Exercise description:
Swap "black eyeglasses" for "dark sunglasses" throughout the data below and keep every other part unchanged.

Dataset records:
┄┄┄┄┄┄
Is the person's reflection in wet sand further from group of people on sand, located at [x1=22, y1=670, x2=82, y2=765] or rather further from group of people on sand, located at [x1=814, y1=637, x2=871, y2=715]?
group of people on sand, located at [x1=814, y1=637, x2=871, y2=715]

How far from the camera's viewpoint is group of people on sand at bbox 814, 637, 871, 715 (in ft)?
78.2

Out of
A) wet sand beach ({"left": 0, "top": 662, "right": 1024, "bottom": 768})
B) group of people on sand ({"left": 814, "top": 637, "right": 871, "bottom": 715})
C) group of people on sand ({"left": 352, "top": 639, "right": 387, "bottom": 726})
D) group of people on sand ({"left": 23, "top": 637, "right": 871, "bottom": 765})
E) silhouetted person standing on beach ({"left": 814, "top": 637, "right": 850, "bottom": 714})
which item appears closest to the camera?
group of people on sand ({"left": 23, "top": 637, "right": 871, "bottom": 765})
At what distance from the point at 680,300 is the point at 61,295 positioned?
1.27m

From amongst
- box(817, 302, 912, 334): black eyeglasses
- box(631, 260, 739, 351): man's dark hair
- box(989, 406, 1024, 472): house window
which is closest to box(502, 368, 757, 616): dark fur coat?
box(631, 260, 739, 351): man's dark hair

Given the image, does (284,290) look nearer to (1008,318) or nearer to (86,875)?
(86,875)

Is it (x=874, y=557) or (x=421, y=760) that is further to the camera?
┄┄┄┄┄┄
Worked answer:
Is the person's reflection in wet sand further from group of people on sand, located at [x1=22, y1=670, x2=82, y2=765] or rather further from group of people on sand, located at [x1=814, y1=637, x2=871, y2=715]?
group of people on sand, located at [x1=814, y1=637, x2=871, y2=715]

How far from the camera's viewpoint is group of people on sand at bbox 814, 637, 871, 715 (in ft)?
78.2

Out of
A) wet sand beach ({"left": 0, "top": 662, "right": 1024, "bottom": 768})
B) group of people on sand ({"left": 814, "top": 637, "right": 871, "bottom": 715})
C) group of people on sand ({"left": 352, "top": 639, "right": 387, "bottom": 726})
D) group of people on sand ({"left": 23, "top": 637, "right": 871, "bottom": 765})
E) silhouetted person standing on beach ({"left": 814, "top": 637, "right": 850, "bottom": 714})
which item appears closest to the camera?
group of people on sand ({"left": 23, "top": 637, "right": 871, "bottom": 765})
At what distance from the point at 680,300 is the point at 61,295 positioned?
1.27m

From amongst
- box(817, 302, 912, 334): dark sunglasses
- box(631, 260, 739, 351): man's dark hair
- box(989, 406, 1024, 472): house window
which is closest to box(502, 368, 757, 616): dark fur coat?
box(631, 260, 739, 351): man's dark hair

Given the image, does (284,290) look nearer to (1008,318) or nearer to (86,875)?
(86,875)

Is it (x=874, y=557) or (x=421, y=760) that is further to the camera?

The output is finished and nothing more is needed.